Partnership Litigation

What types of claims are most frequently made in Partnership Disputes?

Frequently partners or members of business entities sue partners for breach of fiduciary duty, breach of contract, fraud, and misappropriation. This is often accompanied by accusations that controlling partners or members have engaged in self-dealing by funneling funds and contracts to themselves personally or to other companies they control individually.

I found my partner is an investor in businesses that compete with the company we own together. Can I do anything about it?

General partners owe one another a duty of care and a duty of loyalty. This is generally construed to require the partners to avoid competing with the partnership and two allow the partnership the first opportunity to undertake any business opportunity within its scope of activity. Limited partners, however, do not owe these duties.  Although the Texas Limited Liability Company Act does not clarify the extent of the fiduciary liabilities of managers or other persons controlling limited liability companies, practitioners generally assume that they have fiduciary duties on par with those of corporate directors and officers and general partners.

I want to launch a business that competes with my former partner after we separate business assets, can I do this? Do I need to tell my former partner about it?

Although you will no longer owe a duty of loyalty to your former partner after separating, there is the possibility that your partnership or company agreement or business separation agreements contains a non-compete clause that may prevent you from competing with your former partner. You should review all agreements very carefully.

I just found out my partner was stealing form the business. How long do I have to bring suit against her?

Generally, you have four years to bring a cause of action for a breach of fiduciary duty, a breach of contract, and for a partnership accounting from the date of the relevant legal injury. However, the “discovery rule” or the “fraudulent concealment” doctrine may apply to lengthen the time period you have to bring suit. Unless you have reason to know of the complained of conduct or you would have discovered the conduct in the exercise of reasonable diligence, then it is likely you may still be able to bring suit on actions of which you only recently learned.

Can I withdraw from the partnership and receive payment for my equity?

The Business Organizations Code provides to partners in a general partnership a default right to withdraw the fair value of their investment from a partnership. Typically, limited partners, members in LLCs, and shareholders in close company are limited in their ability to convert their business interests into liquidity as they have no right of withdrawal. However, Texas law allows for these provisions to be liberally modified by contract.

In what circumstances can I seek dissolution of an entity in which I am an owner?
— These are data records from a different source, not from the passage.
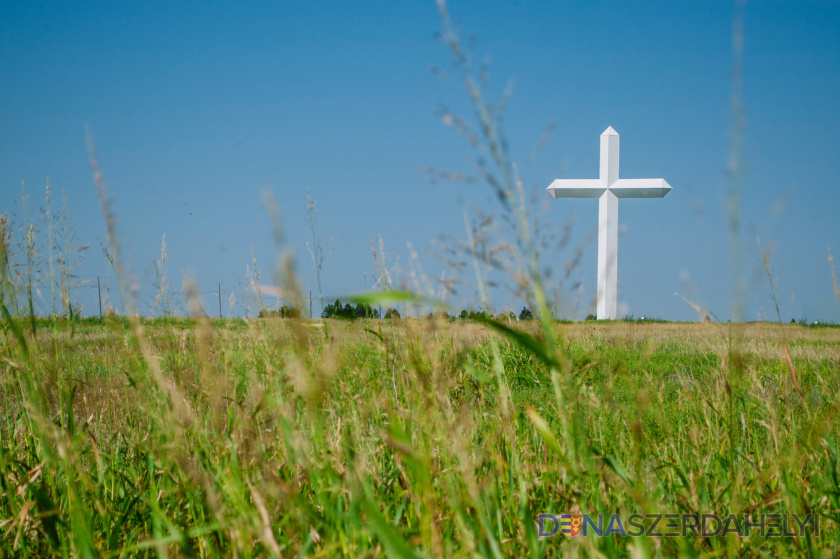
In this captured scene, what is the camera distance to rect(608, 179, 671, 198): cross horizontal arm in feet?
50.5

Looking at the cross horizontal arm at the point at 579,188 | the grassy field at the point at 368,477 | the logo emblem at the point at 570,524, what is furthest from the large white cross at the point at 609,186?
the logo emblem at the point at 570,524

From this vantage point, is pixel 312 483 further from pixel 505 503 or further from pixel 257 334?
pixel 257 334

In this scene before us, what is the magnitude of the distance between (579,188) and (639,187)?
1.65 meters

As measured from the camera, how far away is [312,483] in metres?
1.55

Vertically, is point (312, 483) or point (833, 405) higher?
point (833, 405)

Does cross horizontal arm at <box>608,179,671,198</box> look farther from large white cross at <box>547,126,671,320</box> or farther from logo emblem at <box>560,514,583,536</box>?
logo emblem at <box>560,514,583,536</box>

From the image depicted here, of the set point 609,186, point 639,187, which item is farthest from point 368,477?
point 639,187

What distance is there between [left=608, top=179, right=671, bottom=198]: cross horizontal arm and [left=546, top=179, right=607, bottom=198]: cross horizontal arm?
37cm

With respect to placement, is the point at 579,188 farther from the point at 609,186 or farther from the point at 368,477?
the point at 368,477

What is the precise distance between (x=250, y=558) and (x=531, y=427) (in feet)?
6.23

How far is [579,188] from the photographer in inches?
610

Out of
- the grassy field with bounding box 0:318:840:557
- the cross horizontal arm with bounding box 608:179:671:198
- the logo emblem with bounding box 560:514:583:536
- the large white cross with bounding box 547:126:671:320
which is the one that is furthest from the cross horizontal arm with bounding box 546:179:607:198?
the logo emblem with bounding box 560:514:583:536

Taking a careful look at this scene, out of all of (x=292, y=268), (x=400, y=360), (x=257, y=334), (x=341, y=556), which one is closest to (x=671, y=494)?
(x=400, y=360)

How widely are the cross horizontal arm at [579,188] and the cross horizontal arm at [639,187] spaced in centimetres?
37
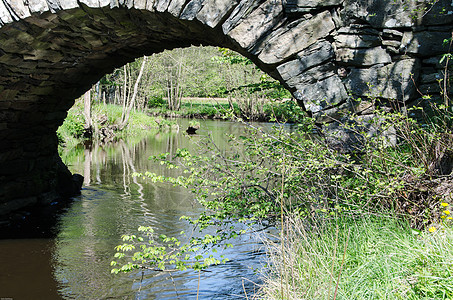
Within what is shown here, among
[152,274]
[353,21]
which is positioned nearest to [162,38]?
[353,21]

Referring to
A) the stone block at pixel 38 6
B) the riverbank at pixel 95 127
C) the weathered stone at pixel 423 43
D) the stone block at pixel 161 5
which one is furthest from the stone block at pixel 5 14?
the riverbank at pixel 95 127

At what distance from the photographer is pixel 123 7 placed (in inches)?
151

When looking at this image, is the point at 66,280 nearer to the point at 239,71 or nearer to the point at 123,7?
the point at 123,7

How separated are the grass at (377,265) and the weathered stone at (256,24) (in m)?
1.64

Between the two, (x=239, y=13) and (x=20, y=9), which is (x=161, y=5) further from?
(x=20, y=9)

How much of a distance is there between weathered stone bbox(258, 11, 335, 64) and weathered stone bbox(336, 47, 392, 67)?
0.22 meters

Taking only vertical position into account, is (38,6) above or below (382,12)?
above

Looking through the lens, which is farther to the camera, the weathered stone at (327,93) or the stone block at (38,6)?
the stone block at (38,6)

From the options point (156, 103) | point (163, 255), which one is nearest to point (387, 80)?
point (163, 255)

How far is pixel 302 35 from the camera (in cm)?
346

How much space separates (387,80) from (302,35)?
80 centimetres

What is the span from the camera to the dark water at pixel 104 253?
4.23 metres

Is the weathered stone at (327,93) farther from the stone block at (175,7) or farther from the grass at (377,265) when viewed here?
the stone block at (175,7)

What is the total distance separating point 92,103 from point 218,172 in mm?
14329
Under Section 11.314 of the Texas Business Organizations Code, if the entity is a Texas partnership or limited liability company, on application by an owner a district judge may order winding up and termination of a partnership if:

  1. The economic purpose of the entity is likely to be unreasonably frustrated;
  2. Another owner has engaged in conduct relating to the entity’s business that makes it not reasonably practicable to carry on the business with that owner; or
  3. It is not reasonably practicable to carry on the entity’s business in conformity with its governing documents.

This statute could apply to several situations, including ones in which owners of equal stakes in a business cannot agree on a future course of conduct or plan for the business.

What are my rights as an owner or member of a Texas entity to seek appointment of a receiver to control or liquidate an entity?

First, a court may appoint a rehabilitative receiver under Section 11.404 of the Texas Business Organizations Code, upon compliance with other requirements and, only if:

  1. the entity is insolvent or in imminent danger of insolvency;
  2. the governing persons of the entity are deadlocked in the management of the entity’s affairs, the owners or members of the entity are unable to break the deadlock, and irreparable injury to the entity is being suffered or is threatened because of the deadlock;
  3. the actions of the governing persons of the entity are illegal, oppressive, or fraudulent;
  4. the property of the entity is being misapplied or wasted; or
  5. with respect to a for-profit corporation, the shareholders of the entity are deadlocked in voting power and have failed, for a period of at least two years, to elect successors to the governing persons of the entity whose terms have expired or would have expired on the election and qualification of their successors;

Under Section 11.405 of the Texas Business Organizations Code, a partial owner of a business may seek liquidation only if the entity is in receivership and that the court des not find that any plan to rehabilitate the entity is feasible before the first anniversary of the receiver’s appointment. Further a court may only do so if all other legal and equitable remedies are inadequate and the circumstances demand liquidation to avoid damages to interested persons.